Brexit having 'serious detrimental effect' on other policy areas, senior MPs warn Theresa May
Dragging out the Brexit process is having a “detrimental effect” on wider domestic policy, a cross-party group of senior MPs has warned Theresa May.
Six powerful committee chairs told the Prime Minister that the chaos in parliament over her Brexit deal risked causing “serious damage” to the country and was “sucking the life” out of the Government.
The warning came in a letter signed by three Tories: the Education Select Committee chair Robert Halfon, the Treasury Select Committee chair Nicky Morgan and the Culture Select Committee chair Damian Collins.
The other signatories were Labour Work and Pensions Select Committee chair Frank Field, Labour Environmental Audit Committee chair Mary Creagh, and Norman Lamb, the Lib Dem boss of the Science and Technology Select Committee.
“Long-drawn-out arguments over Brexit and delays in reaching an agreement on our future relationship with the EU are having a serious detrimental effect on the conduct of wider domestic policy,” they said in the letter seen by The Observer.
“MPs of all parties and ministers should be addressing the most urgent challenges facing our country: safeguarding our NHS, improving social care for the elderly; stepping up the fight against crime and knife crime; sorting out our benefits system; improving our public transport and safeguarding the environment for future generations."

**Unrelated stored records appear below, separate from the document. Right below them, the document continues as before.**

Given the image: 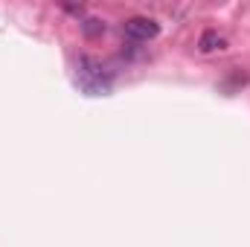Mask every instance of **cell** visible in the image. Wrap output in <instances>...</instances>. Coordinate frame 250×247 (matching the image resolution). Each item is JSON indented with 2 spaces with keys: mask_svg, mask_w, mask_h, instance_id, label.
I'll use <instances>...</instances> for the list:
<instances>
[{
  "mask_svg": "<svg viewBox=\"0 0 250 247\" xmlns=\"http://www.w3.org/2000/svg\"><path fill=\"white\" fill-rule=\"evenodd\" d=\"M79 84L87 90V93H93V96H102V93H108V79L102 76V64L96 62V59H90V56H82L79 59Z\"/></svg>",
  "mask_w": 250,
  "mask_h": 247,
  "instance_id": "cell-1",
  "label": "cell"
},
{
  "mask_svg": "<svg viewBox=\"0 0 250 247\" xmlns=\"http://www.w3.org/2000/svg\"><path fill=\"white\" fill-rule=\"evenodd\" d=\"M82 32H84L87 38H96V35L105 32V23H102L99 18H84V21H82Z\"/></svg>",
  "mask_w": 250,
  "mask_h": 247,
  "instance_id": "cell-4",
  "label": "cell"
},
{
  "mask_svg": "<svg viewBox=\"0 0 250 247\" xmlns=\"http://www.w3.org/2000/svg\"><path fill=\"white\" fill-rule=\"evenodd\" d=\"M123 35L131 41V44L154 41V38L160 35V23H157L154 18H143V15H137V18H128V21L123 23Z\"/></svg>",
  "mask_w": 250,
  "mask_h": 247,
  "instance_id": "cell-2",
  "label": "cell"
},
{
  "mask_svg": "<svg viewBox=\"0 0 250 247\" xmlns=\"http://www.w3.org/2000/svg\"><path fill=\"white\" fill-rule=\"evenodd\" d=\"M198 50H201V53L227 50V38H224V35H218L215 29H207V32H201V38H198Z\"/></svg>",
  "mask_w": 250,
  "mask_h": 247,
  "instance_id": "cell-3",
  "label": "cell"
}]
</instances>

They added that Britain’s withdrawal from the European Union had prevented Mrs May from tackling the “burning injustices” in society, as she promised to do as she entered Downing Street in 2016.
“Instead, Brexit is sucking the life out of government at a time when our towns, cities and citizens face serious spending restraints," they fumed.
“Rather than continuing to drag out the Brexit process for months more, we must bring it to a close if we are to prevent serious damage to our country.”
Elsewhere, Greg Beales of the charity Shelter said the housing crisis was being neglected because “Brexit crowds out everything else”, while Campbell Robb, chief executive of the Joseph Rowntree Foundation, said the Government needed to "get a grip and deliver for people on low incomes".